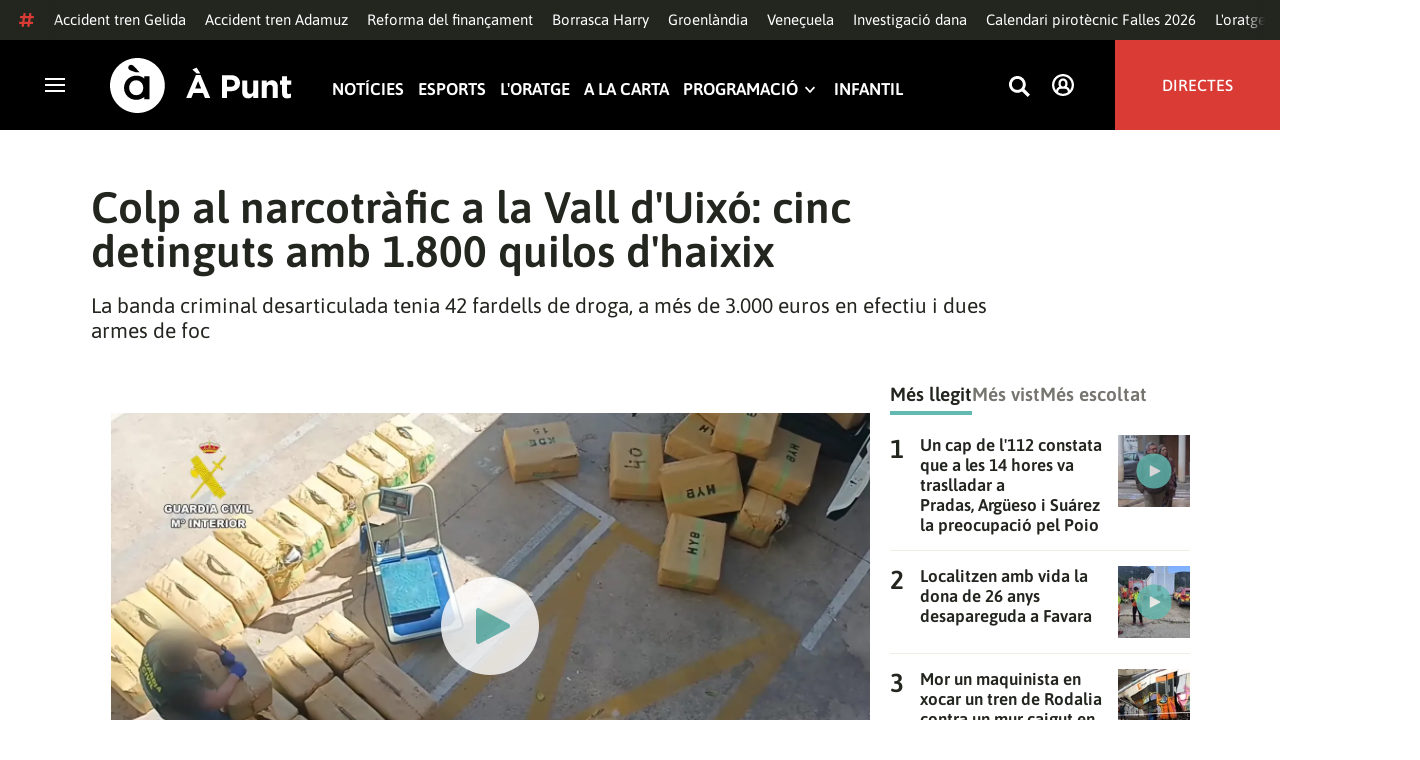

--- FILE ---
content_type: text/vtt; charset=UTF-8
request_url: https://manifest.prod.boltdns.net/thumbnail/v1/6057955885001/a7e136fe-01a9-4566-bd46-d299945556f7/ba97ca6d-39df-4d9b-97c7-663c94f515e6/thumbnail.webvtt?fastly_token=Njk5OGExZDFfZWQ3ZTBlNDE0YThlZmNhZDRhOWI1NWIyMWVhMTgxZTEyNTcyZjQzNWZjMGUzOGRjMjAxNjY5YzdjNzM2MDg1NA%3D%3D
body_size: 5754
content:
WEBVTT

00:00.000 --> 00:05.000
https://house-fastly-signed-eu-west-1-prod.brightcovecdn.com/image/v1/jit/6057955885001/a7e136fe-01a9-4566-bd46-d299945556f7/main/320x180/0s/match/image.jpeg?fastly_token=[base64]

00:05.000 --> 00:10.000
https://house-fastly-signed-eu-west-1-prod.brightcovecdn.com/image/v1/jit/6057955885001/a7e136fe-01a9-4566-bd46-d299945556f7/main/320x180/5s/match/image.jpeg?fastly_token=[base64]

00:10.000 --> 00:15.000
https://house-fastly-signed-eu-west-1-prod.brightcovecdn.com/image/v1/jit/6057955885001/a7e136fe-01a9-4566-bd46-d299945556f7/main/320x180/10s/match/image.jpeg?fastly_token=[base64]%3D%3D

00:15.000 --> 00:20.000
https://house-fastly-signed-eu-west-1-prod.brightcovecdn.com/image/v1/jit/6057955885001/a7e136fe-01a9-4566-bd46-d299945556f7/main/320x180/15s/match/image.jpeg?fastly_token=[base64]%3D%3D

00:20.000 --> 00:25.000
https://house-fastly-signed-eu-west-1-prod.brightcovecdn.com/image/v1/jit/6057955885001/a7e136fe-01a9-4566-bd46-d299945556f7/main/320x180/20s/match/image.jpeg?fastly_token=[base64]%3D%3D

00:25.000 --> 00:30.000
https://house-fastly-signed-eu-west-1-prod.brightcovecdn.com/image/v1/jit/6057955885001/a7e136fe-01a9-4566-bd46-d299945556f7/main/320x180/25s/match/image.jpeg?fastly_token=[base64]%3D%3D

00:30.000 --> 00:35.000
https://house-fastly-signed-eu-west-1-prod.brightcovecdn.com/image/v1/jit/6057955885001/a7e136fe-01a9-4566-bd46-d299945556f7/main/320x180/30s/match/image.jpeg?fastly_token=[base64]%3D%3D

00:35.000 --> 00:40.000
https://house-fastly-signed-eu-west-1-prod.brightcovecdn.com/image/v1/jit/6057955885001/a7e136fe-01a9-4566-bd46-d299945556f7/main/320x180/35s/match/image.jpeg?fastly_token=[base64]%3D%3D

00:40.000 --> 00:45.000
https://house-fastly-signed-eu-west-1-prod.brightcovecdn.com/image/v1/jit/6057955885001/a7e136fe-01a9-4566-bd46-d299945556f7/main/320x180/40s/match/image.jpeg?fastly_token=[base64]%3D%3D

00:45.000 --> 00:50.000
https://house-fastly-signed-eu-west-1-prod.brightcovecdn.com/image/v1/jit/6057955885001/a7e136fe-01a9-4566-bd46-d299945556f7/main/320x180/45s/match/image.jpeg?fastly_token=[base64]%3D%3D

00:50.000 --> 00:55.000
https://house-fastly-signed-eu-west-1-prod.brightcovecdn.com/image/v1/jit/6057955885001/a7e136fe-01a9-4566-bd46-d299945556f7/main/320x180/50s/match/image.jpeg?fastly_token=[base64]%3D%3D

WORK REQUEST
Scan the records for the word "image", and copy each line where it is found.

EXERCISE RESULT
https://house-fastly-signed-eu-west-1-prod.brightcovecdn.com/image/v1/jit/6057955885001/a7e136fe-01a9-4566-bd46-d299945556f7/main/320x180/0s/match/image.jpeg?fastly_token=[base64]
https://house-fastly-signed-eu-west-1-prod.brightcovecdn.com/image/v1/jit/6057955885001/a7e136fe-01a9-4566-bd46-d299945556f7/main/320x180/5s/match/image.jpeg?fastly_token=[base64]
https://house-fastly-signed-eu-west-1-prod.brightcovecdn.com/image/v1/jit/6057955885001/a7e136fe-01a9-4566-bd46-d299945556f7/main/320x180/10s/match/image.jpeg?fastly_token=[base64]%3D%3D
https://house-fastly-signed-eu-west-1-prod.brightcovecdn.com/image/v1/jit/6057955885001/a7e136fe-01a9-4566-bd46-d299945556f7/main/320x180/15s/match/image.jpeg?fastly_token=[base64]%3D%3D
https://house-fastly-signed-eu-west-1-prod.brightcovecdn.com/image/v1/jit/6057955885001/a7e136fe-01a9-4566-bd46-d299945556f7/main/320x180/20s/match/image.jpeg?fastly_token=[base64]%3D%3D
https://house-fastly-signed-eu-west-1-prod.brightcovecdn.com/image/v1/jit/6057955885001/a7e136fe-01a9-4566-bd46-d299945556f7/main/320x180/25s/match/image.jpeg?fastly_token=[base64]%3D%3D
https://house-fastly-signed-eu-west-1-prod.brightcovecdn.com/image/v1/jit/6057955885001/a7e136fe-01a9-4566-bd46-d299945556f7/main/320x180/30s/match/image.jpeg?fastly_token=[base64]%3D%3D
https://house-fastly-signed-eu-west-1-prod.brightcovecdn.com/image/v1/jit/6057955885001/a7e136fe-01a9-4566-bd46-d299945556f7/main/320x180/35s/match/image.jpeg?fastly_token=[base64]%3D%3D
https://house-fastly-signed-eu-west-1-prod.brightcovecdn.com/image/v1/jit/6057955885001/a7e136fe-01a9-4566-bd46-d299945556f7/main/320x180/40s/match/image.jpeg?fastly_token=[base64]%3D%3D
https://house-fastly-signed-eu-west-1-prod.brightcovecdn.com/image/v1/jit/6057955885001/a7e136fe-01a9-4566-bd46-d299945556f7/main/320x180/45s/match/image.jpeg?fastly_token=[base64]%3D%3D
https://house-fastly-signed-eu-west-1-prod.brightcovecdn.com/image/v1/jit/6057955885001/a7e136fe-01a9-4566-bd46-d299945556f7/main/320x180/50s/match/image.jpeg?fastly_token=[base64]%3D%3D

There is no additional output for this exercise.